Japanese Makes Reclaim Compact Segment From Chevy Cruze

Toyota and Honda typically occupy the No.1 spot. But after supply chains were crippled by the earthquake and tsunami that struck Japan in March, inventories were paper thin.

James M. Amend, Senior Editor

November 2, 2011

4 Min Read
Japanese Makes Reclaim Compact Segment From Chevy Cruze


The Honda Civic displaced the Chevrolet Cruze as the No.1 selling compact car in October, while the Toyota Corolla finished second, ending a 6-month winning streak for the Detroit nameplate and suggesting Asian producers may resume their dominance of the segment.

That’s if they maintain sufficient vehicle inventories. And for Honda, widespread flooding in Thailand could wash away those prospects.

Honda Civic topped compact-car segment in October.

The Civic’s October deliveries totaled 16,173, followed by the Corolla’s tally of 15,877, according to WardsAuto data. The Cruze fell to No.3 with 14,295.

Factor in Corolla’s Matrix-model sales and Toyota led the segment through October with 203,135 deliveries, followed by the Cruze with 201,819 and the Civic with 183,557. The Hyundai Elantra held fourth place with 160,922.

The Corolla and Civic typically occupy the top two spots in the compact-car segment, trading leadership from month to month.
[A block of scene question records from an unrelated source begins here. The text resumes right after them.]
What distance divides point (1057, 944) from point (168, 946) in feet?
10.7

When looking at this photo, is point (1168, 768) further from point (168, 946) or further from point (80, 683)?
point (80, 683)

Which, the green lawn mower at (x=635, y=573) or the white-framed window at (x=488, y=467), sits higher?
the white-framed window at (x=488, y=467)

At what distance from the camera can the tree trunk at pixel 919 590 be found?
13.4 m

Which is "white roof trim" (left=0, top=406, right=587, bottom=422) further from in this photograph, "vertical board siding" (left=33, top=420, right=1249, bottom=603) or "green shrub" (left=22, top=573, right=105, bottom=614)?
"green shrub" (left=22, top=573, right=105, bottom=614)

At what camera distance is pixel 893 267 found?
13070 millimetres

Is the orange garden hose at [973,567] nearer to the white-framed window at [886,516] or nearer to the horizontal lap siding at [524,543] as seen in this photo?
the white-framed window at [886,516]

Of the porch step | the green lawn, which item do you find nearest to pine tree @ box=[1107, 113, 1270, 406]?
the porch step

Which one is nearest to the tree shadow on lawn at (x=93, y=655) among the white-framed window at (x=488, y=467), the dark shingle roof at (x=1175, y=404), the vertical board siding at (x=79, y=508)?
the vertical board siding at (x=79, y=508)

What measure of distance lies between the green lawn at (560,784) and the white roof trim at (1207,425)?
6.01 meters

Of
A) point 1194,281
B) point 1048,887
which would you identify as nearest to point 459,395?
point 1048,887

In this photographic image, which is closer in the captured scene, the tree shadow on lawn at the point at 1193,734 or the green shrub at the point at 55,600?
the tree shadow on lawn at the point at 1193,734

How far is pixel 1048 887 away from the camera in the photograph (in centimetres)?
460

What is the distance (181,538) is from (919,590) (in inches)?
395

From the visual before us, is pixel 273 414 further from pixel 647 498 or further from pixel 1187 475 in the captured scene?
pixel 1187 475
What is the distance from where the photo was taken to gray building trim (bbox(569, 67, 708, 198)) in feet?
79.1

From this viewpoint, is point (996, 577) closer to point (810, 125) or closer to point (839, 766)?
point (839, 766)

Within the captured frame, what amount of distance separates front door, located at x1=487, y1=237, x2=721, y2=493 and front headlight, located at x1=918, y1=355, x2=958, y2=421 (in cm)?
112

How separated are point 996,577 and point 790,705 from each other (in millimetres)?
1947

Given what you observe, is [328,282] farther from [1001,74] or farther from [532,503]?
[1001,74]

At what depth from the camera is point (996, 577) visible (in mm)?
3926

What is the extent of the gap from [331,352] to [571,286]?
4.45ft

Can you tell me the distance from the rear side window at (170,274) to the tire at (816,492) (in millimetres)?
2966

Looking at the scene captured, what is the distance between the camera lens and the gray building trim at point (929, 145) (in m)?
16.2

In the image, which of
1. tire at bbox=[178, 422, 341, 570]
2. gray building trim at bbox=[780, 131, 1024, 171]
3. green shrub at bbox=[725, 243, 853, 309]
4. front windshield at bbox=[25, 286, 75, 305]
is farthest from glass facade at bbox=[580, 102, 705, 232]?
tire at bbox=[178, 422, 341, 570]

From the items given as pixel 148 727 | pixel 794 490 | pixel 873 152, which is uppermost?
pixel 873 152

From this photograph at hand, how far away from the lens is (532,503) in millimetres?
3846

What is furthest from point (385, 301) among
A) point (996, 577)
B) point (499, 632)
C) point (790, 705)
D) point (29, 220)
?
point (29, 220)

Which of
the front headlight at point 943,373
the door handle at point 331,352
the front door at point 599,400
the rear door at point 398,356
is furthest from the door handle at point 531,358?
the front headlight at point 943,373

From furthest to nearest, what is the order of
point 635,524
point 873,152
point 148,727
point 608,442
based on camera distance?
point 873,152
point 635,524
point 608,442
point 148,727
But after the Japanese earthquake and tsunami hit in March and disrupted the vehicles’ supply chains, Toyota and Honda were forced to trim production of their top sellers.

The Asians’ inability to maintain inventories helped clear the way for the Cruze, easily General Motors’ strongest compact-segment entry in decades, to overtake the No.1 spot in April.

Bob Carter, group vice president and general manager-Toyota Div., says in a conference call this week that availability of the Corolla in October was the best since the Japanese disasters.

But he also blames the auto maker’s relative underperformance in the month – down 4.3% against an industry that jumped 11.4%, based on adjusted data – on low Corolla stocks.

Toyota closed the month with an inventory of 30,720 Corollas, some 20,000 fewer units than it might carry in a typical month, WardsAuto data shows.

Carter expects the Corolla’s inventory situation to improve more this month with newly allocated production of the car at the auto maker’s new assembly plant in Blue Springs, MS, gaining traction.

Honda’s predicament may worsen.

After rebuilding stocks of the Civic to some 18,771 units at the close of September, still some 35,000 short of what a normal month might see, Honda announced earlier this week floods in Thailand were forcing it to cut its North American production schedule in half while also eliminating overtime.

“A number of Honda suppliers in Asia currently are unable to maintain parts production, which is disrupting the flow of parts to our production operations in North America,” the auto maker said in a statement Monday.

Toyota, which expects to reach normalized inventory levels for its entire U.S. portfolio later this year or in early 2012, has not cut output due to the Thailand situation.

Thailand represents a major sourcing point for automotive electronics.

Don Johnson, GM chief sales analyst, says the auto maker has not witnessed any impact on production yet from the floods. He declines to speculate whether the Cruze may stand to benefit once again.

“In terms of what that means to the competitive landscape, we’ll let that play out,” he says, calling the Cruze’s slip in October a seasonal phenomenon driven by historically bigger truck sales in the month compared with cars.

Johnson also declines to comment on potential production adjustment for the Cruze, which in October experienced its second-straight month of sales below 20,000 units. In September, the Cruze accounted for 18,097 deliveries.

Cruze stocks stood at 39,990 units at the close of last month. “That vehicle continues to be very strong car for us and we will make sure we match supply with demand,” he says.

Other factors also weighed into a changing of the guard atop the compact segment.

Ford continues to address production issues related to the Focus, which last month saw 12,386 sales after just 10,309 in September. The Volkswagen Jetta also continues to assert itself in the segment, although its October deliveries of 13,058 units marked its lowest monthly total since February.

For the month, Small Cars staked their biggest claim on the U.S. market, 16.8%, since July. Through October, they accounted for 18.7% of the industry, good for third behind Cross/Utility Vehicles at 24.5% and Middle Cars at 20.2%, according to WardsAuto segmentation.